Mali, Burkina Faso, Niger strengthen military ties, shun ECOWAS


The military leaders of Mali, Burkina Faso, and Niger Republic have signed a treaty to strengthen their mutual defense pact and call for the creation of an independent African security bloc.

This development, announced during a summit in Niamey, underscored the trio’s commitment to greater integration and self-reliance in addressing regional security challenges.

The leaders — Niger’s General Abdourahmane Tchiani, Burkina Faso’s Captain Ibrahim Traore, and Mali’s Colonel Assimi Goita — hailed the newly signed confederation treaty as a step towards “greater integration” among their nations.

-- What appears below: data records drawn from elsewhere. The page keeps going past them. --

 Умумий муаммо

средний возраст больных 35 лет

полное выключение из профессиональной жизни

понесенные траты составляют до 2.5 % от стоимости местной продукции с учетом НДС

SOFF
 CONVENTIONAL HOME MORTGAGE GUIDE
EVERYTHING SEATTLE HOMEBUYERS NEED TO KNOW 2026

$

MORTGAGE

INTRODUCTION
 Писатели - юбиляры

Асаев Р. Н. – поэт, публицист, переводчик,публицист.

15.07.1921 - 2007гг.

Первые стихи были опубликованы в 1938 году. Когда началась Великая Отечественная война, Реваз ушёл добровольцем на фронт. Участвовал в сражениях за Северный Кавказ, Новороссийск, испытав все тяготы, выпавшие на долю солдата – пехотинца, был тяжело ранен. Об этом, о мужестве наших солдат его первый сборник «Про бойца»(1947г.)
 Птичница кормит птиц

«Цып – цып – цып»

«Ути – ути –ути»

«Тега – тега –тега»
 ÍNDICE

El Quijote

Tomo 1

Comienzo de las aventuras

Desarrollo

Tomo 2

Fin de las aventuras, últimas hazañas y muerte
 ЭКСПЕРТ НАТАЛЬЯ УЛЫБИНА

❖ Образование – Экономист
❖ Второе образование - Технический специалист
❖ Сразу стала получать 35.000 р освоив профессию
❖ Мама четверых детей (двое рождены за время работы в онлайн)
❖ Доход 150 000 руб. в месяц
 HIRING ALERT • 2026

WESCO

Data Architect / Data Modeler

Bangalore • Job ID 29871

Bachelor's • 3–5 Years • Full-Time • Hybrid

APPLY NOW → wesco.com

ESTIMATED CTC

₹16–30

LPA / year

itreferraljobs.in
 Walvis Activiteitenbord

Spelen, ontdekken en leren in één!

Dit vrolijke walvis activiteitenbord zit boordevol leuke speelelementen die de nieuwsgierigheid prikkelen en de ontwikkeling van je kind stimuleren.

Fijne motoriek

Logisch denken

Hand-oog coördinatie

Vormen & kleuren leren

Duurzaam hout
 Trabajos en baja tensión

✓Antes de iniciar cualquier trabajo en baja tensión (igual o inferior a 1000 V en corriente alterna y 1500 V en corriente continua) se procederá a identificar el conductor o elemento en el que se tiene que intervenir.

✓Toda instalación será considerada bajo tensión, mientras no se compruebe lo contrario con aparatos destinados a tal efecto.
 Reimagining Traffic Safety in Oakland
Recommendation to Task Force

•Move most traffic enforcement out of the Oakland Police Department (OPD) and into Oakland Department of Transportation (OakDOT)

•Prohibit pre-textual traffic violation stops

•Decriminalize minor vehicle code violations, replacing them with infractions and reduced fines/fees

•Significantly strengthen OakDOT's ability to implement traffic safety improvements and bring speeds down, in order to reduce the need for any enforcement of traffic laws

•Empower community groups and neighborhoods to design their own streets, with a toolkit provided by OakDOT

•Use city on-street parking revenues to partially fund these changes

This treaty builds on the mutual defense pact established last year under the Alliance of Sahel States (AES).

The Niamey summit, which marked the first joint meeting of these leaders since their respective coups, came just months after the countries withdrew from the Economic Community of West African States (ECOWAS).

Tchiani criticised the 50-year-old ECOWAS, labeling it “a threat to our states.” ECOWAS had suspended the three countries and imposed sanctions following their military takeovers.

Tchiani emphasised the creation of a new bloc, stating, “We are going to create an AES of the peoples, instead of an ECOWAS whose directives and instructions are dictated to it by powers that are foreign to Africa.”

Traore echoed this sentiment, condemning foreign exploitation and asserting that the era of Western dominance was over.

Goita added that the strengthened alliance meant “an attack on one of us will be an attack on all the other members.”